* Exercise details
In the entries that follow, the first line to write out is the one containing "Resting vote fraction: 100%.", and the last is the one containing "Label granularity: sequence-level.". Reproduce that stretch exactly, with nothing before or after it.

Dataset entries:
+-------+

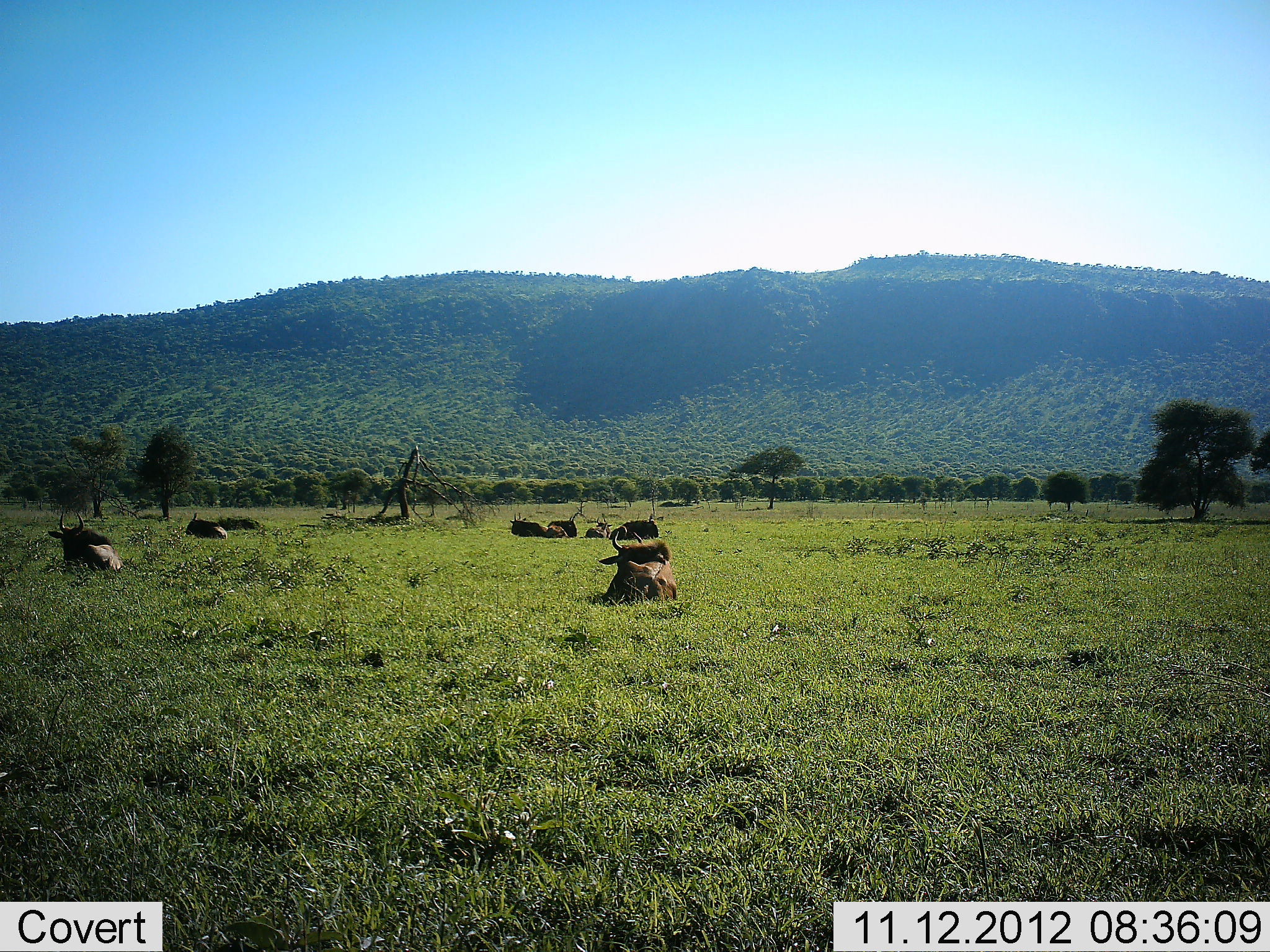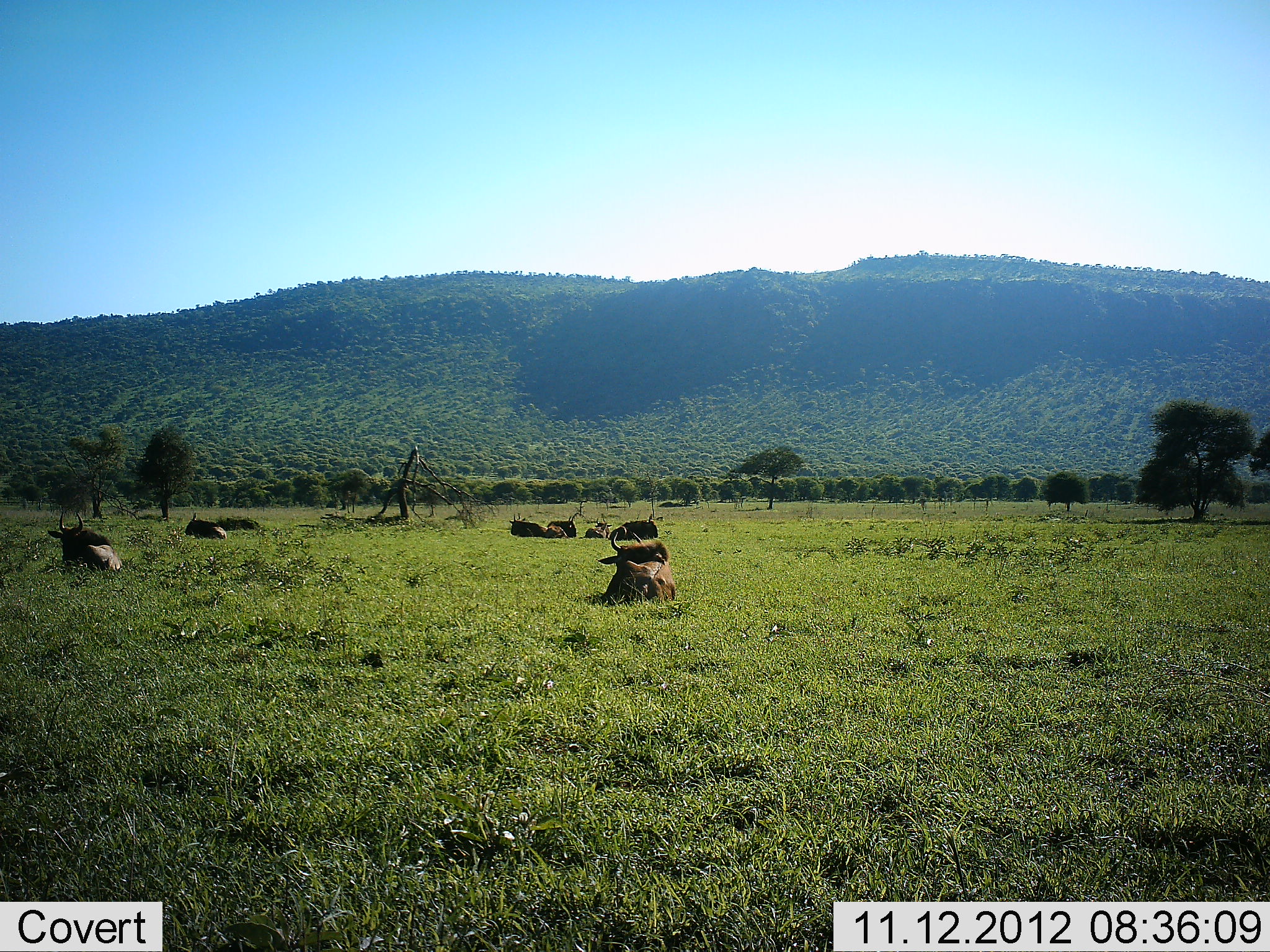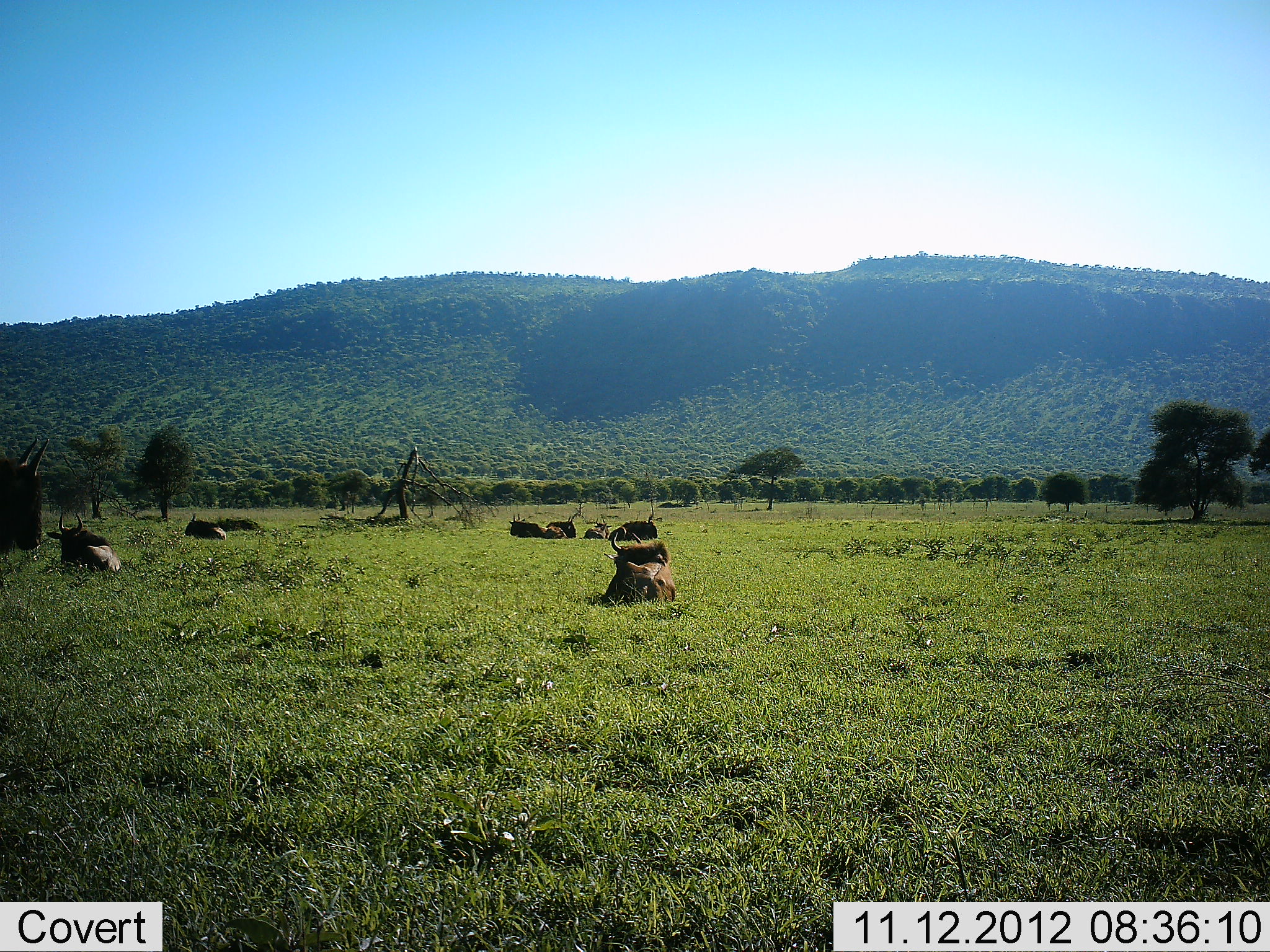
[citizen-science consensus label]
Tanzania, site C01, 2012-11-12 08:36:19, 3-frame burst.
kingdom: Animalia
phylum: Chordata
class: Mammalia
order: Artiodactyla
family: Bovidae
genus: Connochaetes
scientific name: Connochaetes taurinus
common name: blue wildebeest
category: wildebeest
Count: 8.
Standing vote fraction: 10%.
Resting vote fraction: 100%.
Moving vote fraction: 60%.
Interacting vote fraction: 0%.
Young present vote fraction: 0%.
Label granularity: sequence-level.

+-------+

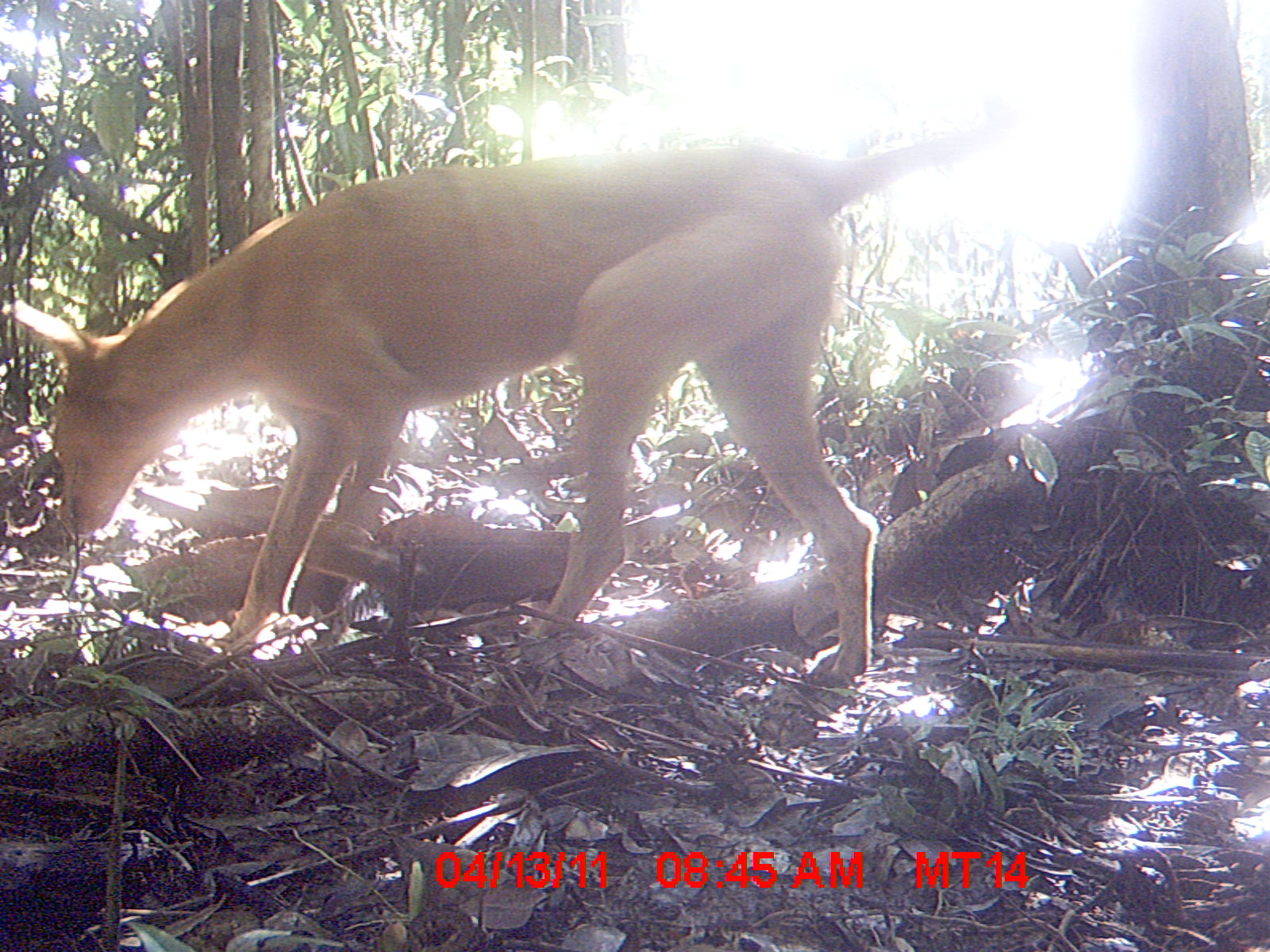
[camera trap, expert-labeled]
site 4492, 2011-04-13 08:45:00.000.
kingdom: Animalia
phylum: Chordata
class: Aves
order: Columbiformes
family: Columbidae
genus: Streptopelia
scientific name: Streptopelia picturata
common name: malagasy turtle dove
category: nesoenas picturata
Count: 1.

+-------+

* Answer to this exercise
Resting vote fraction: 100%.
Moving vote fraction: 60%.
Interacting vote fraction: 0%.
Young present vote fraction: 0%.
Label granularity: sequence-level.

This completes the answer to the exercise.